” I still have a lot of folks come up—black and white—who try to discourage me, and it don’t even faze me anymore. I don’t let nobody tell me what I can’t do. Only time I say I can’t do somethin’ is after I try and it don’t work out. Even then, I try it so many ways, usually it works out somehow. I think that’s ’cause I know who I am now.
The first thing I really had to do was to work on me, find out who I was, what I was about, what I could do. Then, when the people come up against me, I can let them know, “that’s just what you sayin’.” You have to realize who you are and be who you are…..
I’m not doing anything somebody else can’t do. Maybe somebody don’t want to do it because it calls for a lot of work. It calls for a lot of heartache. It causes a lot of criticism. It calls for a lot of negative stuff from every side. And if you can’t take it, you ain’t gonna make it. Once, when I was up in Detroit, a girl said, ” I always wanted to do somethin’ and then when I look at what you doin’, I wonder why I’m not doin’ it.” I told her, “cause you don’t want to. If you want to do it, then you don’t let other people tell you what you can do and what you can’t do. You just get up and you do it.
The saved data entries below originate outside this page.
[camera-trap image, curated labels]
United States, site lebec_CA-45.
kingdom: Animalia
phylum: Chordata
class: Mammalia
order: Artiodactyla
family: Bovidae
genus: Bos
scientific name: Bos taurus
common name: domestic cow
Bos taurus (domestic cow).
I get letters from women all over the country tellin’ me that I encouraged them to get up and do somethin’. I just love helping people, whoever need help. Someone asked me did I help the poor colored or the poor white. I told him I help the poor who need it, I didn’t know poor had a color. I talk to old peoples, to young peoples, to whoever it is that’s sittin’ down and ain’t doin’ nothing. I just can’t see people sittin’ down, feelin’ sorry for themselves, not tryin’ to do anything. I guess the work I do is meddling in other folks’ business and tryin’ to help everybody I can. When I go places, people still get encouraged by me talkin’ about my work, about settin’ up the sewin’ center. People come in from different areas of the country, come and look ’cause they heard about the center in the paper or on the television. They want to come in and sit down and interview me. They even wrote up the center in the social studies book they usin’ in Georgia schools up to the fourth grade. I been talkin’ to students in the fourth grade. That’s the grade I stopped school.
I’m still a poor, disabled, old black woman from south Georgia. I turned seventy-two the 12th of December, 1998. The first story anybody ever wrote about me was in Mother Jones magazine, “Heroes for hard times,” ’bout how I was somebody to be reckoned with at sixty-two when I started working on this dream. I guess somebody comin’ up, wantin’ to do somethin’ for somebody else, and not havin’ nothin’ for themselves was a hero to them. And now, 12 years later, I’m travelin’ to speak to people in other countries ’bout human rights for women and ’bout how I’m doin’ the work God’s been callin’ me to all my life.”